Given records:
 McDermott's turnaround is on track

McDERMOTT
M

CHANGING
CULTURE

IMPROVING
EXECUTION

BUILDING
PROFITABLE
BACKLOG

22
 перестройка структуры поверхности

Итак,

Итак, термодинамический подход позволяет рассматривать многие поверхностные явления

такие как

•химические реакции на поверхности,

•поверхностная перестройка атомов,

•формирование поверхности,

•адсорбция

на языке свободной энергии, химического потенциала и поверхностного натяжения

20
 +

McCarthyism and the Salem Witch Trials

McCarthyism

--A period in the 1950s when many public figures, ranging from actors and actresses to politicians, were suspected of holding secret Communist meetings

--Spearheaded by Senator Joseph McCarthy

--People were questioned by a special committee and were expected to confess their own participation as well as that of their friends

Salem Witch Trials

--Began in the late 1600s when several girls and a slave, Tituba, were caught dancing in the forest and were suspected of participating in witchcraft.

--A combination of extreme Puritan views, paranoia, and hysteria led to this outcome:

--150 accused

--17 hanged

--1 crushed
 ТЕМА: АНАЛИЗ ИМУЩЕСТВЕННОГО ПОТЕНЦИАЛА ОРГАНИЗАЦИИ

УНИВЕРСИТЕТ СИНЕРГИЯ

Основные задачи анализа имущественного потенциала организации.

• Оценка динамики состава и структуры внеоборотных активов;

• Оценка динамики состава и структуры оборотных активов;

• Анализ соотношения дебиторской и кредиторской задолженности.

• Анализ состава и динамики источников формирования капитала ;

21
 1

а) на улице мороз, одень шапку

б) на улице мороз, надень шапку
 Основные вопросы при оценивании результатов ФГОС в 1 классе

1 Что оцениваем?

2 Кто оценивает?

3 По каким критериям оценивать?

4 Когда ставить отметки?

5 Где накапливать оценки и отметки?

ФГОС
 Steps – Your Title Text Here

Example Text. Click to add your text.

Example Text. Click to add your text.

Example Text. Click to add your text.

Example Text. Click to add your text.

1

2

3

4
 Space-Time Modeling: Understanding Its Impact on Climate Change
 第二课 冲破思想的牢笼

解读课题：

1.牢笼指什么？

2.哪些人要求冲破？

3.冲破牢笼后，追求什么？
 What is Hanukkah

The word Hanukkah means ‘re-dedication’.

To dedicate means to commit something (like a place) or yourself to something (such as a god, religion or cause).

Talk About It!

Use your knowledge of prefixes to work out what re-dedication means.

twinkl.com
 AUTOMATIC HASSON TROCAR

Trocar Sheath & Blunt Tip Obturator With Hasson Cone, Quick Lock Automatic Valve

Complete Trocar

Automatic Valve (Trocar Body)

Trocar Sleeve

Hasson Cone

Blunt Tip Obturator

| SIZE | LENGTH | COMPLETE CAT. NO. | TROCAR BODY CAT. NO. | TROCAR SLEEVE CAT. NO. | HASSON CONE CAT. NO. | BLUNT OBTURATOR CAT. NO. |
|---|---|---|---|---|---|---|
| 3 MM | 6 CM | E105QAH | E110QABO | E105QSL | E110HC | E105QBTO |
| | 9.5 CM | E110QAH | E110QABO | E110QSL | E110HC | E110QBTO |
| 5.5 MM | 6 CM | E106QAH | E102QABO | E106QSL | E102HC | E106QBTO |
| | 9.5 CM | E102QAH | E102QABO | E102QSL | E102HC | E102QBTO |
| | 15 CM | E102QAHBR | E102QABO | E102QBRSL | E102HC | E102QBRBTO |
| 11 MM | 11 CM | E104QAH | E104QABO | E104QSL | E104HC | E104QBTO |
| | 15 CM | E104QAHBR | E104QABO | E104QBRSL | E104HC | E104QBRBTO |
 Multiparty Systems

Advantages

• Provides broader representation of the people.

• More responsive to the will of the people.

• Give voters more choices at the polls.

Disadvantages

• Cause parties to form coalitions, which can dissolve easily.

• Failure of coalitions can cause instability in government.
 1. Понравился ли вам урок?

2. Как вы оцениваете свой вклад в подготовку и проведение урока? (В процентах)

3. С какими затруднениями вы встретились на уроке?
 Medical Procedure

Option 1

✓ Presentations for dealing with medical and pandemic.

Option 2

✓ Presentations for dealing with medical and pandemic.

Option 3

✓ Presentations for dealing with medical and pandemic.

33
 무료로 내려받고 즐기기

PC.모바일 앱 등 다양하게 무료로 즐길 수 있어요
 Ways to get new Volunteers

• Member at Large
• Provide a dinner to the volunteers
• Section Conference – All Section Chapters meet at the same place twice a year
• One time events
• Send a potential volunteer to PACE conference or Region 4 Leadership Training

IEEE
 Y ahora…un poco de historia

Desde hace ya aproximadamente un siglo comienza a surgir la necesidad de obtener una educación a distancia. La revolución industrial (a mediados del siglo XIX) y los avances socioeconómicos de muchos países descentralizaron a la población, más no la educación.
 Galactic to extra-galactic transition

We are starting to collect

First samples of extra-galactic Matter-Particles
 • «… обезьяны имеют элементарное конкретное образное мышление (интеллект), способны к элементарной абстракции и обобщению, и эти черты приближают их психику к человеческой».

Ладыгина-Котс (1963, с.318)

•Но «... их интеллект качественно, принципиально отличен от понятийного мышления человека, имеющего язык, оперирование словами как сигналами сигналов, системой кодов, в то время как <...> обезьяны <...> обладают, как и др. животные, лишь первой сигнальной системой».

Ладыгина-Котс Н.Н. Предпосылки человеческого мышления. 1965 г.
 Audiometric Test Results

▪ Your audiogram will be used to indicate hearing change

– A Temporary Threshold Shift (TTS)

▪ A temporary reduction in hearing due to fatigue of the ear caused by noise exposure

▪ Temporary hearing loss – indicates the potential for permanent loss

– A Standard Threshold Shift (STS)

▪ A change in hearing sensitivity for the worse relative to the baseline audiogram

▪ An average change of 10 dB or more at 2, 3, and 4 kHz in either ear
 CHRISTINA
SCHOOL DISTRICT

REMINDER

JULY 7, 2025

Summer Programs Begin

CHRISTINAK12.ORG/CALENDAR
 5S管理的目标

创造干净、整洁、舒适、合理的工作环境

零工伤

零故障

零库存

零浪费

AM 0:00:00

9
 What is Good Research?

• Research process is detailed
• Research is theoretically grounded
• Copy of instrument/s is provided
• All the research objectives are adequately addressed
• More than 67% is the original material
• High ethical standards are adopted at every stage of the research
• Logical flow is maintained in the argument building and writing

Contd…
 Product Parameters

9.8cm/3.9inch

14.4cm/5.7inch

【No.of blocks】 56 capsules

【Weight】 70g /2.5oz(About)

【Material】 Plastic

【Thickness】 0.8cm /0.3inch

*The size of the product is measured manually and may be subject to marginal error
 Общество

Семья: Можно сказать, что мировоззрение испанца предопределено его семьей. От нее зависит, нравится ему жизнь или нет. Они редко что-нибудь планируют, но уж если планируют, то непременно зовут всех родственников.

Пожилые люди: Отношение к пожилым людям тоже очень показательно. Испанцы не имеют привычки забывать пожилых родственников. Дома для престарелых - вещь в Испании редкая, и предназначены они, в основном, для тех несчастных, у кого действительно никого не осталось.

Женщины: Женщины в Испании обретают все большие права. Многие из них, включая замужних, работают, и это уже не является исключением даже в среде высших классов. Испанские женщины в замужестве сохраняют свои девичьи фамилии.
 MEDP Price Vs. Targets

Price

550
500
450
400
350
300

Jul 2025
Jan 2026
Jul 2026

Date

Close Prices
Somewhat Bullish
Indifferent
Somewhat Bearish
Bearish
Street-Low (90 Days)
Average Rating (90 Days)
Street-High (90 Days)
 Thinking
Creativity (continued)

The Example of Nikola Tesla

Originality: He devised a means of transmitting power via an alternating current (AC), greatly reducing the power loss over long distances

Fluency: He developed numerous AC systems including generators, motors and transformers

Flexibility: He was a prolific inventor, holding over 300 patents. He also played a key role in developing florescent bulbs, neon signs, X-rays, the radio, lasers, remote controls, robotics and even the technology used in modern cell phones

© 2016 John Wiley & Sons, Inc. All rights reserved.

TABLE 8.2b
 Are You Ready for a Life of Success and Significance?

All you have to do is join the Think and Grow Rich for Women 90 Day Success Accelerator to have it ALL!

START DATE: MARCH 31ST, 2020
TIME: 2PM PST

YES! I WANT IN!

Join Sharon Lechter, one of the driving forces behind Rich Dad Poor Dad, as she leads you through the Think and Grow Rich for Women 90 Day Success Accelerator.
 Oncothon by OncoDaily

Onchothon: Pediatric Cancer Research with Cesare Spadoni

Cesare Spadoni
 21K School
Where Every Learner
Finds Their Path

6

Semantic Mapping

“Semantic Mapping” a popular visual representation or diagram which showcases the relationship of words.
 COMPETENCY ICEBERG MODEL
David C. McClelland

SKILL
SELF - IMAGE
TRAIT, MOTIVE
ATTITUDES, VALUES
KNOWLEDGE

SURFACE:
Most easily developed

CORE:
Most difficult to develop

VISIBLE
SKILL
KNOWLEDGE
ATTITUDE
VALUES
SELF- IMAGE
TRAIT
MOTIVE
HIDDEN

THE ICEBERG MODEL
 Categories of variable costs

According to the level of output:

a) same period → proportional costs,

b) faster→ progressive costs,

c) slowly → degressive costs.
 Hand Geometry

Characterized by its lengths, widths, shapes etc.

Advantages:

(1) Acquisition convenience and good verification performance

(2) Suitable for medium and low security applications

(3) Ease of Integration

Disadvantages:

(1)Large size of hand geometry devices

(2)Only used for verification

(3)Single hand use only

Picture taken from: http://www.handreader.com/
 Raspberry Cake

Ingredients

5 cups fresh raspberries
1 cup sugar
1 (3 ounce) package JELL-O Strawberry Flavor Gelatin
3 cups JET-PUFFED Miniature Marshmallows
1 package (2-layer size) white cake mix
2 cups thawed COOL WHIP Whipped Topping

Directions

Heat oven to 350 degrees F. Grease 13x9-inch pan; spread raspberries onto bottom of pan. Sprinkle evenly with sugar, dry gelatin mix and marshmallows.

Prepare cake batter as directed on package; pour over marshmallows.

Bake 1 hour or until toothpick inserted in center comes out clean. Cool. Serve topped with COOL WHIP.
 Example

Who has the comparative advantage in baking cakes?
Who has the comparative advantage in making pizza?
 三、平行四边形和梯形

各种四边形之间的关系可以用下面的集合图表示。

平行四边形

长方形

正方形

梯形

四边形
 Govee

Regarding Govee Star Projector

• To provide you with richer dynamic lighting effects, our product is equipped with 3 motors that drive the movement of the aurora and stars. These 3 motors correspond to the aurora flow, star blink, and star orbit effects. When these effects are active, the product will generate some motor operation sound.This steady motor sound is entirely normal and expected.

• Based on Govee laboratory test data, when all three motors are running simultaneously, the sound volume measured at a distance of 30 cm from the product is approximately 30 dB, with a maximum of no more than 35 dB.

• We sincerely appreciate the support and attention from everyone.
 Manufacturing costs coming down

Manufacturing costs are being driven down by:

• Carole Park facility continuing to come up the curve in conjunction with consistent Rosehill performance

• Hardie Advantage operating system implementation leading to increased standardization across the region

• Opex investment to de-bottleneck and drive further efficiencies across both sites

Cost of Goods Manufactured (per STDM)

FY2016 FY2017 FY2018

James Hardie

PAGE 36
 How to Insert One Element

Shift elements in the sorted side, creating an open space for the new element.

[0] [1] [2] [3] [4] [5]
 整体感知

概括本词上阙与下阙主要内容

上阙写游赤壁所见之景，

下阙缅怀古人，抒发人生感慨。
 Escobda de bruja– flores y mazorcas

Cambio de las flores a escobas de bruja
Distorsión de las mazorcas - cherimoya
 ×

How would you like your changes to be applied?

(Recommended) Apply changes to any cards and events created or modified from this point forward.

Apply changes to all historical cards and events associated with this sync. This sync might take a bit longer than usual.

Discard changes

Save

Work to complete:
Return all lines from the data that include the string "Manufacturing".

Output for this exercise:
 Manufacturing costs coming down
Manufacturing costs are being driven down by:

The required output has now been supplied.